# Speakers suddenly sound A LOT softer...



## alexrezniz

My speakers seem very soft compared to what they used to sound like.  I turned up the volume and nothing really seemed to happen, then I realized it was already up all the way, on the speakers themselves and on the computer!  

All I have done is gotten a new desk and the speakers are now up on a shelf about 3-4 feet higher than usual, now about 6 feet from the ground (2.1 Cyber Acoustics).  My mom usually complains that it goes through the wall and her whole desk is shaking/vibrating, but not anymore.  They have been on the shelf for about a week now, but I didn't notice it 'till last night. 

Any reasons why they would suddenly become a lot softer?? have only had them for about a year.


----------



## jdbennet

blew the speakers?


----------



## bomberboysk

Windoze volume turned down perchance?


----------



## cohen

If you have an dedicated sound card, see if it has come out of the slot......


----------



## alexrezniz

I'm sure I didn't blow them, i don't listen to them that loud, it was mainly just a test.  I turned windows volume up all the way, with the speakers up all the way, but only to see if it would become loud.  I don't use a sound card, i just use my onboard HD audio.

Since i moved my speakers i have left them up all the way cause it's annoying to have to stand up to change them everytime, but i leave my windows volume low and i change with that instead now. Would that have any effect at all?


----------



## Ultranothing

You've probably checked these already, but...

Dive into the BIOS and see if there are any sound specific settings you need to change,

Make sure you've downloaded the latest drivers from the manufacturer's website (don't rely on the CD drivers or OS drivers - go straight to the source and get the latest, super-duper ones),

If on Windows, go to the Sound applet in Control Panel and make sure the volume is cranked up high there (it's an easy place to overlook when the system tray has its own volume control) 

It may sound crazy, but if you've installed or changed any settings, it may have adverse effects on other parts of the computer.  

There's also the possiblity that the connections between the speakers and PC are a bit loose, so they may need a wiggle.

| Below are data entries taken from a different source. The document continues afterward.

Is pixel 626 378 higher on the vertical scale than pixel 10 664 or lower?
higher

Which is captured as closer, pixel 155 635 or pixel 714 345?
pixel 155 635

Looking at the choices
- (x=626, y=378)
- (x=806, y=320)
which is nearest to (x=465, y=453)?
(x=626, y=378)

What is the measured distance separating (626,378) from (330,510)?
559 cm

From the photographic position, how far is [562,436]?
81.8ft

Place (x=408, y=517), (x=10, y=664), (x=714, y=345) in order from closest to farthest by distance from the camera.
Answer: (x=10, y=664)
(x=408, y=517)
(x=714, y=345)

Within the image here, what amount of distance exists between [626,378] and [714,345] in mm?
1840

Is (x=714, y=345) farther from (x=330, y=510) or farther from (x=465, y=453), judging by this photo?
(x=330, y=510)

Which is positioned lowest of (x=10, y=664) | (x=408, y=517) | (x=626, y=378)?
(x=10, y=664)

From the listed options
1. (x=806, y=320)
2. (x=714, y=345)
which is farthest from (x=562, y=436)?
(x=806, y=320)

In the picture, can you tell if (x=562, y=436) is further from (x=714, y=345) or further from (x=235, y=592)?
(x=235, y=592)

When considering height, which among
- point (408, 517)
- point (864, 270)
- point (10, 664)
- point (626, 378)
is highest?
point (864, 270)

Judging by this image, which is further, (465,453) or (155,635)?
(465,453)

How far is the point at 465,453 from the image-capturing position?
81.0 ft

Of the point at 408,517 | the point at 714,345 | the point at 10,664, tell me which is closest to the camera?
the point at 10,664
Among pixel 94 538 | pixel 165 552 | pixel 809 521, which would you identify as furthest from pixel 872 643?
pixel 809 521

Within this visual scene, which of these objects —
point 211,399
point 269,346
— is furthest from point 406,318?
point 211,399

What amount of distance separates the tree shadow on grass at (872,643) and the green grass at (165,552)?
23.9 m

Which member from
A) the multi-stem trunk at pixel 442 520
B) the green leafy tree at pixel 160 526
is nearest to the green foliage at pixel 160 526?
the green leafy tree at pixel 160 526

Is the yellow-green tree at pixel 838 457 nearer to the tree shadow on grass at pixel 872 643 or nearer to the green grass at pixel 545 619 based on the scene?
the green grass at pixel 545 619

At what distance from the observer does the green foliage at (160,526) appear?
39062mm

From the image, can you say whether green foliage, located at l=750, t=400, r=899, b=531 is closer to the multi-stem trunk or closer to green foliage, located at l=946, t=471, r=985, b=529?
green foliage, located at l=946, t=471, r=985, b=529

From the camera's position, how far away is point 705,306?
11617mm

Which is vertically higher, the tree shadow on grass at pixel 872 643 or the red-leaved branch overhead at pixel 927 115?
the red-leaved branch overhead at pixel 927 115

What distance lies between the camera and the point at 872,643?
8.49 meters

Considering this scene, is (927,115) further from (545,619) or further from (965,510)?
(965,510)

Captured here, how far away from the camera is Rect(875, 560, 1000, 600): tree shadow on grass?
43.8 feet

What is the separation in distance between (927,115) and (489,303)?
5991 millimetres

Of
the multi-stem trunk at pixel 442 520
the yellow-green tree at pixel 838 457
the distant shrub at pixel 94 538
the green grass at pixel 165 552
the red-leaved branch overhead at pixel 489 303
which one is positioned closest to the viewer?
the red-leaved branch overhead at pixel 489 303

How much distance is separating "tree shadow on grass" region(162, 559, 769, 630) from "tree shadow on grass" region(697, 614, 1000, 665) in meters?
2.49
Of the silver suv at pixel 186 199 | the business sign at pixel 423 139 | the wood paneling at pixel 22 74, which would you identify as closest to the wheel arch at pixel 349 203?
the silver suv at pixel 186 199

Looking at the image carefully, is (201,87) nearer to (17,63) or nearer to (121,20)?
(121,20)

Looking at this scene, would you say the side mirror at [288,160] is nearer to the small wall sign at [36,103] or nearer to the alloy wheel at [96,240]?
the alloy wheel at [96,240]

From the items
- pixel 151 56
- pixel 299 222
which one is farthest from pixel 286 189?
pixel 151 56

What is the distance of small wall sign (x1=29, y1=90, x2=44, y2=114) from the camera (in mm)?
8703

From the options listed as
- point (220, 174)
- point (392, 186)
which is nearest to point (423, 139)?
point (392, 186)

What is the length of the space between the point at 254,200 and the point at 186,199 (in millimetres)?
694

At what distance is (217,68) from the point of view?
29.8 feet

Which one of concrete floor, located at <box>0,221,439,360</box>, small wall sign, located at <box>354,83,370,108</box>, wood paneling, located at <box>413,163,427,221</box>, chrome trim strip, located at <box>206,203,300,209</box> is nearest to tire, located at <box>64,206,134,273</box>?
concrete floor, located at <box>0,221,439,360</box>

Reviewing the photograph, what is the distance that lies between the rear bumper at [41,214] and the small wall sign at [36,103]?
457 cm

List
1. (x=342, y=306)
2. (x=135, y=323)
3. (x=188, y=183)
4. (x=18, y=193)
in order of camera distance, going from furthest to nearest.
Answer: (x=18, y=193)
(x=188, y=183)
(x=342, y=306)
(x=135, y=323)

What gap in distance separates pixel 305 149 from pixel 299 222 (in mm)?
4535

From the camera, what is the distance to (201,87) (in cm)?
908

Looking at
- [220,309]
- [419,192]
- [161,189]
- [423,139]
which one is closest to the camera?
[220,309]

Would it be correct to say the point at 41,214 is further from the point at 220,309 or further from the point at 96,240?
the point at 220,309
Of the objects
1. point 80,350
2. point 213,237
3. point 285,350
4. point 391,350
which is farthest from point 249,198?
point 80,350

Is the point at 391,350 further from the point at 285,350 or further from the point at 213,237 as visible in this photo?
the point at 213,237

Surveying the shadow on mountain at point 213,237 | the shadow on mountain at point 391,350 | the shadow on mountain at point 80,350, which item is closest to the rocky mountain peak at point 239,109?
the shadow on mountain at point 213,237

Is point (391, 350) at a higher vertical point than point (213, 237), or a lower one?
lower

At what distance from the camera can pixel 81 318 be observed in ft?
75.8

How are your speakers powered? If they're mains powered, they should be able to churn out a reasonable volume. If they're not mains powered, that might be part of the problem.

If your running stereo speakers through the computer rather than a receiver, the sound card doesn't have the power needed to drive them.  You can get a decent stereo receiver for around $100 or less and an decent entry surround, e.g. Onkyo,  for about $175.  If you don't want to get a receiver, I'd go with a decent set of computer speakers.  I have an older set of Creative I Triegues that sound pretty good, although I'm now running the sound card through a reciever.


----------